▸ **WRITTEN PROBLEM**
Reproduce exactly the lines from the one containing "What distance does" through the end of the listing, minus the pictures.

Stored data
═══
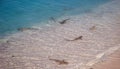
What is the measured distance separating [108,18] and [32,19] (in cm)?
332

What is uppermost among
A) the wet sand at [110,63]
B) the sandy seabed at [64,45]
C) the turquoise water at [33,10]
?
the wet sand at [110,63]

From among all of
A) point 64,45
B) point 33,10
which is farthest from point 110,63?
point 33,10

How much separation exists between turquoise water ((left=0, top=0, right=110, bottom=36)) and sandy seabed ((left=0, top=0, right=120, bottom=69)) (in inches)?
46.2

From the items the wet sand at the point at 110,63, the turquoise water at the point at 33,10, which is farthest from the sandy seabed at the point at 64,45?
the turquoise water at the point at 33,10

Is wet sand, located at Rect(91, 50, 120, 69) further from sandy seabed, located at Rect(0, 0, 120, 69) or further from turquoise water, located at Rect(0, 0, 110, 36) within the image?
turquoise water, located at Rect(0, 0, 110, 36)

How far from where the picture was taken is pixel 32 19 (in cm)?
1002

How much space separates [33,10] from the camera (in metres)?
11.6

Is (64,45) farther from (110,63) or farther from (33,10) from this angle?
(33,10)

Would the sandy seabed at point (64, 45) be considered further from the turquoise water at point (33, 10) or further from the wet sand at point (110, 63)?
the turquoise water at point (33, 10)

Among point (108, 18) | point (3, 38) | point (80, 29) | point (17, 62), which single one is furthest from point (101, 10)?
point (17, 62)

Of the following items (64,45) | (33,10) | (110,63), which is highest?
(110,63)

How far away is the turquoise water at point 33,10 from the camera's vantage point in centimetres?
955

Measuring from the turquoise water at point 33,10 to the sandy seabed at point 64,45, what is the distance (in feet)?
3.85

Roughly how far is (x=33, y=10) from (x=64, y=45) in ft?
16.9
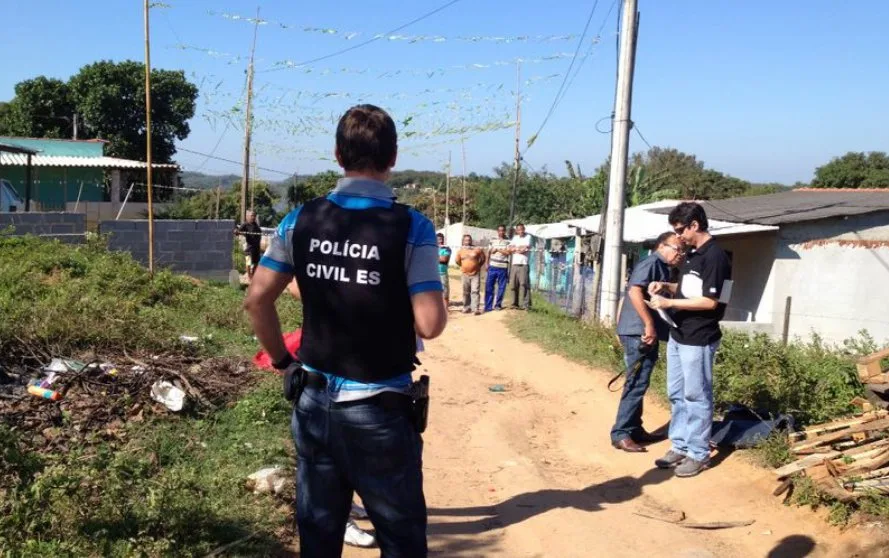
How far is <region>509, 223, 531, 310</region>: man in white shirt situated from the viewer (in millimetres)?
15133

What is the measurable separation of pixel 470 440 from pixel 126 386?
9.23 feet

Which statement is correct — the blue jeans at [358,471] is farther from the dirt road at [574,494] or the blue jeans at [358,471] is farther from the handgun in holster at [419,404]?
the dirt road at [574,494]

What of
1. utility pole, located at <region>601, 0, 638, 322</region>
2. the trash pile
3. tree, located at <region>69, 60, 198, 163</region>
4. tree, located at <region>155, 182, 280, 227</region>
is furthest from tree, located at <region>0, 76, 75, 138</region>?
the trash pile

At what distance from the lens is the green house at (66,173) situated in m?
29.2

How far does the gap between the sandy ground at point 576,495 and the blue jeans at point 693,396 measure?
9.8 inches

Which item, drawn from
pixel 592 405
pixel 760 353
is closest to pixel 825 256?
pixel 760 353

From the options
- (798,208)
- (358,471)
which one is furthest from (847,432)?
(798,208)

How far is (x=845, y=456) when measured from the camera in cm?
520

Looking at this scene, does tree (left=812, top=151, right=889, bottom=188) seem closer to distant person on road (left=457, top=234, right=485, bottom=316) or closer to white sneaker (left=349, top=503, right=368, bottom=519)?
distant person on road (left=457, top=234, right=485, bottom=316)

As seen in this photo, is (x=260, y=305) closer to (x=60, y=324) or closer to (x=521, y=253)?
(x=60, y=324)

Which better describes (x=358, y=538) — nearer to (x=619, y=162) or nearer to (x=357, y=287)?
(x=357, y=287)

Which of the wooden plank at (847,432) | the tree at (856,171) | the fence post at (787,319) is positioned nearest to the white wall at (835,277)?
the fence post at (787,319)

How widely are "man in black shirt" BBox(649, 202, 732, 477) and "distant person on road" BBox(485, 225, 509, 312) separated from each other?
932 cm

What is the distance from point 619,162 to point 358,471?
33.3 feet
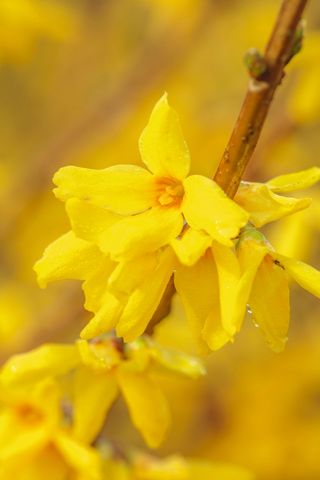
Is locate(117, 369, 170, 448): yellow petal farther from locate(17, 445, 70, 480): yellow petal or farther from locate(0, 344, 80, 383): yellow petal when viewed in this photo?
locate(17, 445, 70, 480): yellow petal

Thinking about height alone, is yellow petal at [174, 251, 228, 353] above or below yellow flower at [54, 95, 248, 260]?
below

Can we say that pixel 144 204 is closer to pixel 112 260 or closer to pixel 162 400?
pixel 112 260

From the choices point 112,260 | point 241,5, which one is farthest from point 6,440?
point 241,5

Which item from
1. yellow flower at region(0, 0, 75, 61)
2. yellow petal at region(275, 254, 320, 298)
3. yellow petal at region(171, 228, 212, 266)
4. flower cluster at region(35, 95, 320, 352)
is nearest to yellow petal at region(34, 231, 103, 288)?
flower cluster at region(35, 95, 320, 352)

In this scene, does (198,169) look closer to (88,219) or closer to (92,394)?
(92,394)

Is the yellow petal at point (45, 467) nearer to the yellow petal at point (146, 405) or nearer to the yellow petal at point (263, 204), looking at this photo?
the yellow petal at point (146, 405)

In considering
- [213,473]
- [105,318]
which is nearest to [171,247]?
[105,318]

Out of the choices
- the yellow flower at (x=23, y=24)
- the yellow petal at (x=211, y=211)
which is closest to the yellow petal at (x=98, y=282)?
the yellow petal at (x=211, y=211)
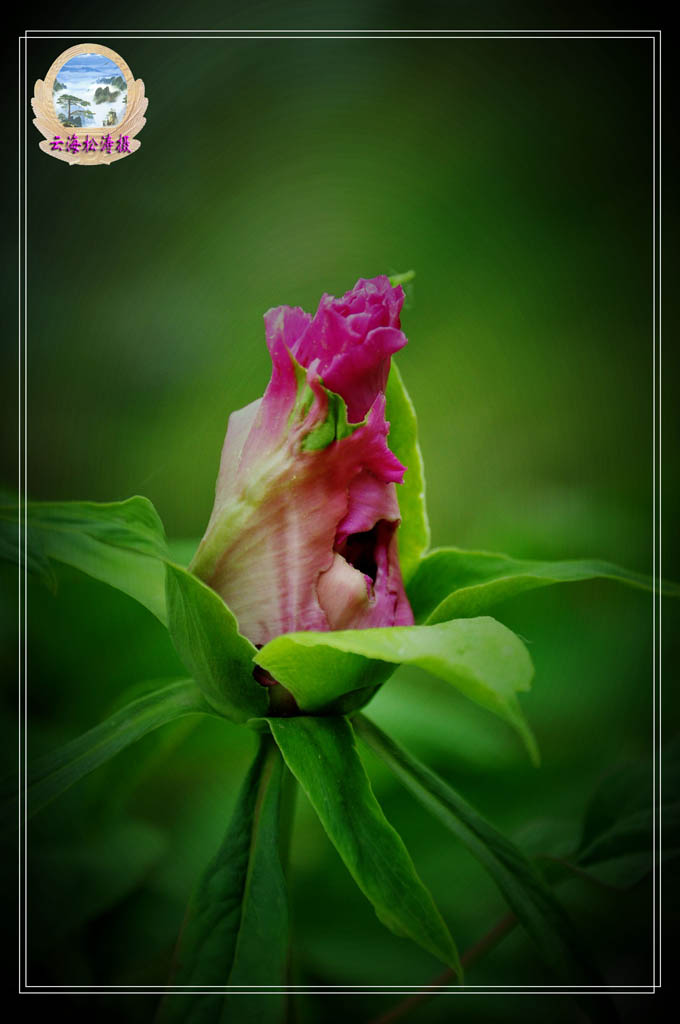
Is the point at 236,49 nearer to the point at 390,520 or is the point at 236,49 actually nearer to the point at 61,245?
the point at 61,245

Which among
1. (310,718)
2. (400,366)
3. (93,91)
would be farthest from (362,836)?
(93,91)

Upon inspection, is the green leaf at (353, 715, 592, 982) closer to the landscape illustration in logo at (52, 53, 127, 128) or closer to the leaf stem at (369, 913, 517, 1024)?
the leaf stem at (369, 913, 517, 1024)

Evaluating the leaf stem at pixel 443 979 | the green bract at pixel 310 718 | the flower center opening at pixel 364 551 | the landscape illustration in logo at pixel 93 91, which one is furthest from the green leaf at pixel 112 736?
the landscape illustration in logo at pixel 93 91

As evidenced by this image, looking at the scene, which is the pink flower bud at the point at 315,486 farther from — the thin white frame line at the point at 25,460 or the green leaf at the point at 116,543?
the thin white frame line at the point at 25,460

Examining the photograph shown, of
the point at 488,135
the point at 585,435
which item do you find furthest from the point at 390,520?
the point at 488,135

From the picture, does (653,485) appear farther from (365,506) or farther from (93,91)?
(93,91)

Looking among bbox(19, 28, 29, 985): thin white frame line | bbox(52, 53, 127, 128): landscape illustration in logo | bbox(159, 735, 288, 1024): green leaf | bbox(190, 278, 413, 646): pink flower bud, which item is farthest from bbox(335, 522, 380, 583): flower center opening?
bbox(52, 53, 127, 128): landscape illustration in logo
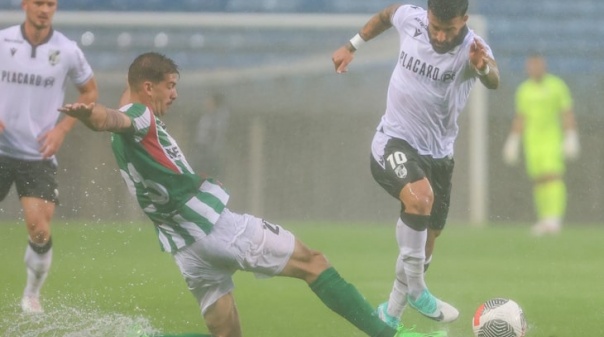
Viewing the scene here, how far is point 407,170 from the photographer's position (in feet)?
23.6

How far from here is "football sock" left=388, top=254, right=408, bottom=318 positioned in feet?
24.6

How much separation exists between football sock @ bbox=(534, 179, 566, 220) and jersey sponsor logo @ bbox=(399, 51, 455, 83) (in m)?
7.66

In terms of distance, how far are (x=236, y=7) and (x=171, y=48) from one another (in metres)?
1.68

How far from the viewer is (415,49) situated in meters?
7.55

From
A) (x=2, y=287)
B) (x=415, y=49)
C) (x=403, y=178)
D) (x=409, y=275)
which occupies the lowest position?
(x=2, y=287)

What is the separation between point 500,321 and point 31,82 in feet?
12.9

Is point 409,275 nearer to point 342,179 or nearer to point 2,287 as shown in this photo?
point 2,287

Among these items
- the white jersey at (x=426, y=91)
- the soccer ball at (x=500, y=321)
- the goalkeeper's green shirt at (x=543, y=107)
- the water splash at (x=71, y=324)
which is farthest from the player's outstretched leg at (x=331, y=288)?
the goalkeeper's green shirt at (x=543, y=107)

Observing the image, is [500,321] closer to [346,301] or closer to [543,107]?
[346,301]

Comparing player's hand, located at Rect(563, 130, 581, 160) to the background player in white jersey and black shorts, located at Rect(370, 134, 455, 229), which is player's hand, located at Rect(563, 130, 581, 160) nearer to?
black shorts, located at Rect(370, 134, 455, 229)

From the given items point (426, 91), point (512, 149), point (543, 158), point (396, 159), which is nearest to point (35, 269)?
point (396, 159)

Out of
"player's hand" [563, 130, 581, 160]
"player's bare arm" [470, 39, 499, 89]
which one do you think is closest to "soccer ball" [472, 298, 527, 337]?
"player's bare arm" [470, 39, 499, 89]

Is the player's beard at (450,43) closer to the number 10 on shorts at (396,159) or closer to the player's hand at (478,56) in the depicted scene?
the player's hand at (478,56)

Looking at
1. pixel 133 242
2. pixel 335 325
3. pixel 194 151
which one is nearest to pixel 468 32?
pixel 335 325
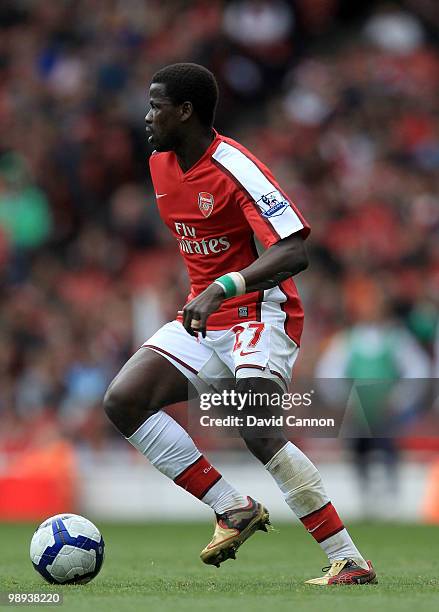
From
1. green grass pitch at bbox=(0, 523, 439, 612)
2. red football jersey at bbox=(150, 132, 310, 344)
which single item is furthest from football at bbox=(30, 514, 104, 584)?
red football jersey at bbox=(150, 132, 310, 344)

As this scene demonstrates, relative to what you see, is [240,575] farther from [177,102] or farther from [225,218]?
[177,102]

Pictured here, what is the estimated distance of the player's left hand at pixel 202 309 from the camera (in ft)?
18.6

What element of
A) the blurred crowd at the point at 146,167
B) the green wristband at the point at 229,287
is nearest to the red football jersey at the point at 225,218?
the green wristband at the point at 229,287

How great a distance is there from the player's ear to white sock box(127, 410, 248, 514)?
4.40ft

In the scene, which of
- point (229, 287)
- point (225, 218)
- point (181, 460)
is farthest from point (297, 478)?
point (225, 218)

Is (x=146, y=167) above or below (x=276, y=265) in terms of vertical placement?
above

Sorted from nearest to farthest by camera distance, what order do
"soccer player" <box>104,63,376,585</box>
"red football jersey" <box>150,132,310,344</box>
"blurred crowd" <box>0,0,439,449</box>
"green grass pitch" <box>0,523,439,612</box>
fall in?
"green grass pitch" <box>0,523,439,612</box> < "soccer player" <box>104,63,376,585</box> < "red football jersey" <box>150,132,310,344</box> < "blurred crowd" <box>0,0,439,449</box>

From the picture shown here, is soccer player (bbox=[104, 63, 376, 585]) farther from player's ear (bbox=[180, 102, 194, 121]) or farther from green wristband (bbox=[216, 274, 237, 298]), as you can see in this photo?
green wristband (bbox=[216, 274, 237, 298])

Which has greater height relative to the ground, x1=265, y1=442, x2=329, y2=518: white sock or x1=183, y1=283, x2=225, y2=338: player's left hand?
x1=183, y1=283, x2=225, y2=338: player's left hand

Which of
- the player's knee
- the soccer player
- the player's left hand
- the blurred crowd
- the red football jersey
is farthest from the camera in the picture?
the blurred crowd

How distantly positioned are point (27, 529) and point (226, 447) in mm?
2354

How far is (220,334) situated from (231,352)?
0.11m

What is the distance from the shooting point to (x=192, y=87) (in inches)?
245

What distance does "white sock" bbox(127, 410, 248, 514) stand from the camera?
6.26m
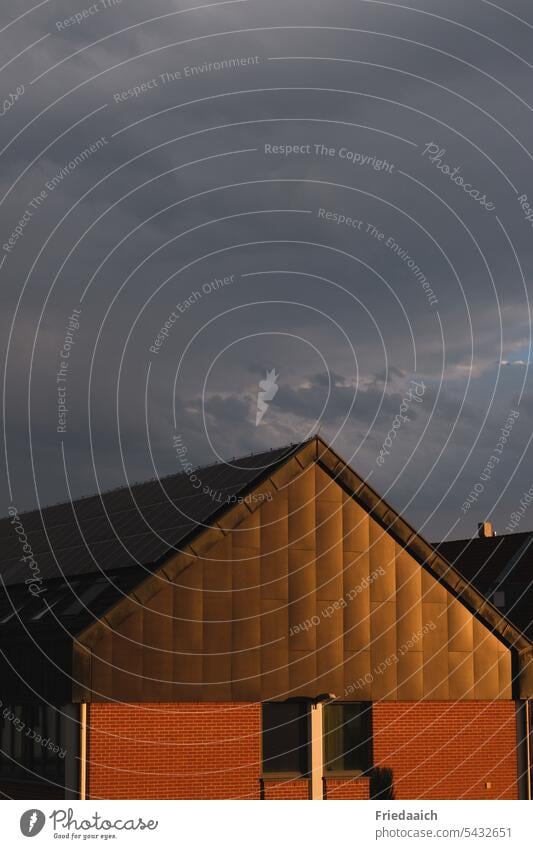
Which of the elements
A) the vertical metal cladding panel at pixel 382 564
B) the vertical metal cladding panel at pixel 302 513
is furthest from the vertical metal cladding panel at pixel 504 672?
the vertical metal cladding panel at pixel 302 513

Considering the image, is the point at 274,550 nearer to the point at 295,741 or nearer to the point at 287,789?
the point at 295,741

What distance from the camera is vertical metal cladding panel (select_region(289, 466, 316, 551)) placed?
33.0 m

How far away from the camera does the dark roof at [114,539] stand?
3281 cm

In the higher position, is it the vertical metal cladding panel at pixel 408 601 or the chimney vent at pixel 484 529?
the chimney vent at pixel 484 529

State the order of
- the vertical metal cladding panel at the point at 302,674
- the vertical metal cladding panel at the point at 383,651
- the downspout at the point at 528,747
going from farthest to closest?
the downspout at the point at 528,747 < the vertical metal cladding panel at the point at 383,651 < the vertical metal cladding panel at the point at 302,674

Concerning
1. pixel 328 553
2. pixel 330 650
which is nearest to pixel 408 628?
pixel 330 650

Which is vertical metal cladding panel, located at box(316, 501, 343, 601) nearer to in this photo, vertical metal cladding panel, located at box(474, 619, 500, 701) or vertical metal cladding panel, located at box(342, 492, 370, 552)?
═══
▸ **EXERCISE RESPONSE**
What distance does "white sock" bbox(127, 410, 248, 514) stand from the camera?
6.26m
Which of the elements
A) the vertical metal cladding panel at pixel 382 564
B) the vertical metal cladding panel at pixel 302 513
is furthest from the vertical metal cladding panel at pixel 504 672?
the vertical metal cladding panel at pixel 302 513

Considering the image, is the point at 274,550 nearer to the point at 295,741 or nearer to the point at 287,789?
the point at 295,741

What distance from the camera is vertical metal cladding panel (select_region(289, 466, 316, 551)) placed?
33.0 m

How far away from the camera does the dark roof at [114,539] stand?
3281 cm

In the higher position, is it the vertical metal cladding panel at pixel 408 601 or the chimney vent at pixel 484 529?
the chimney vent at pixel 484 529

State the order of
- the vertical metal cladding panel at the point at 302,674
- the vertical metal cladding panel at the point at 383,651
- the downspout at the point at 528,747
going from farthest to closest?
the downspout at the point at 528,747 < the vertical metal cladding panel at the point at 383,651 < the vertical metal cladding panel at the point at 302,674

Concerning
1. pixel 328 553
2. pixel 330 650
which is nearest to pixel 408 628?
pixel 330 650

Which is vertical metal cladding panel, located at box(316, 501, 343, 601) nearer to in this photo, vertical metal cladding panel, located at box(474, 619, 500, 701) or vertical metal cladding panel, located at box(342, 492, 370, 552)?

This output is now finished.